Le pays n'a pas non plus trouvé d'antidote à son appétit de guerre, rejoignant n'importe quelle aventure des USA. La Grande-Bretagne vit de ses exportations d'armes, vend son expertise militaire aux monarchies du Golfe et sert de poste d'écoute des renseignements US en Europe. Elle est enchaînée à l'appareil de sécurité-militaire-espionnage de Washington et continuera à détourner de l'argent, du matériel et de l'énergie pour des guerres étrangères et des projets de déstabilisation, même si la crise intérieure devient critique. L'appareil de sécurité-espionnage est tellement prisonnier de l'orbite usaméricaine qu'il est à peine sous contrôle national. Dernièrement, ils ont commencé à sortir de l'ombre pour s'impliquer dans la politique intérieure, comme lorsqu'un général de l'armée en exercice a informé anonymement les médias sur Jeremy Corbyn et qu'une unité de renseignement militaire a créé une fausse organisation caritative pour le diffamer lorsqu'il semblait pouvoir devenir Premier ministre.

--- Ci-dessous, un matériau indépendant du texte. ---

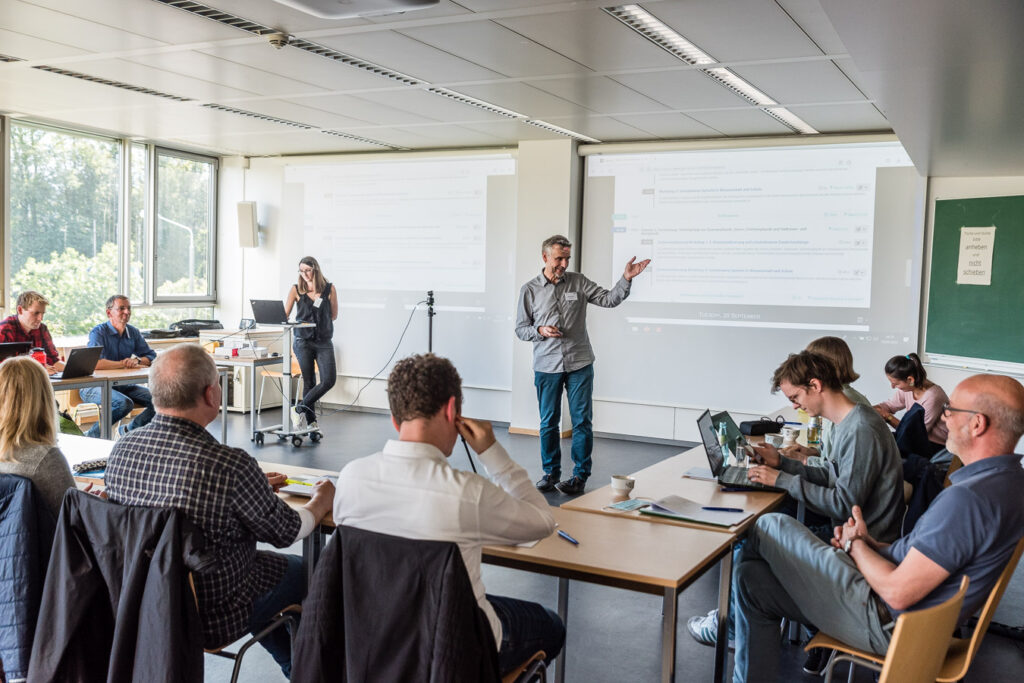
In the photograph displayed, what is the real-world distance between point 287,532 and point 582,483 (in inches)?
147

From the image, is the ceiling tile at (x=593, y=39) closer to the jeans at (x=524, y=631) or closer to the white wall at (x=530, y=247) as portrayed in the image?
the white wall at (x=530, y=247)

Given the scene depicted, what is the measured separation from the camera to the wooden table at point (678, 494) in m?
2.70

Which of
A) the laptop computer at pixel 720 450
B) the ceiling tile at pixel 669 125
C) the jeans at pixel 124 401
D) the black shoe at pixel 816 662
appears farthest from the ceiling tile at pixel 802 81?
the jeans at pixel 124 401

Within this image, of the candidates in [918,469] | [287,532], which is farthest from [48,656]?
[918,469]

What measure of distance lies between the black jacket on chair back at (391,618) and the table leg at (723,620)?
816 mm

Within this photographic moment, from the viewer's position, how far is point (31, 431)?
2.57 metres

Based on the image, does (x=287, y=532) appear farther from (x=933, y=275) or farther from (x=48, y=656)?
(x=933, y=275)

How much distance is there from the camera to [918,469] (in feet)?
11.4

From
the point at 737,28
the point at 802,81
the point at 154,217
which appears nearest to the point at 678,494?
the point at 737,28

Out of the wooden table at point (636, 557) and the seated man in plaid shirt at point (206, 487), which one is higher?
the seated man in plaid shirt at point (206, 487)

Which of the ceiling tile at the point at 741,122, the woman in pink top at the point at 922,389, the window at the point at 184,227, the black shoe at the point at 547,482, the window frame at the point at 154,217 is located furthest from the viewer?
the window at the point at 184,227

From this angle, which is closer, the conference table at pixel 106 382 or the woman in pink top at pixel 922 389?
the woman in pink top at pixel 922 389

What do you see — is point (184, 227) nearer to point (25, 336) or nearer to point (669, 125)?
point (25, 336)

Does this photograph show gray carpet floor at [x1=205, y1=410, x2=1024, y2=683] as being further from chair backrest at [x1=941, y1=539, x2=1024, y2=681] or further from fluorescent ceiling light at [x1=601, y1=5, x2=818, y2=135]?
fluorescent ceiling light at [x1=601, y1=5, x2=818, y2=135]
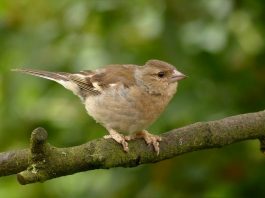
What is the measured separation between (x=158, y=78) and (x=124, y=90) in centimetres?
34

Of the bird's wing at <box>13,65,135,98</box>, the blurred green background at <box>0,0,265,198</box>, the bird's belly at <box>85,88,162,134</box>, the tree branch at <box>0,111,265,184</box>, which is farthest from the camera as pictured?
the bird's wing at <box>13,65,135,98</box>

Les élites dirigeantes britanniques perdent leur légitimité. La défiance sociale s'exprime par des grèves et des sections de la classe moyenne commencent à se joindre à l'action industrielle et environnementale. Le public a peu d'appétit pour les guerres éternelles. Mais les classes dirigeantes ne peuvent pas et ne veulent pas changer substantiellement de cap. Au lieu de cela, elles vont redoubler leurs vieilles certitudes. Elles tenteront de surmonter la crise par la corruption, la répression et en divisant le peuple. La conscience politique du public britannique est entravée par son individualisme, l'île est insulaire et provinciale et la population est âgée. Une vague d'agitation populaire est possible, mais un véritable soulèvement est improbable. Les chances d'un changement politique radical sont négligeables pour l'instant, à la limite du zéro. Quel que soit le prochain Premier ministre, le système se mettra en mode pilote automatique et jouera la montre.

Mais le puissant lion britannique dont le rugissement était autrefois entendu dans le monde entier ne peut plus émettre que des petits pets puants.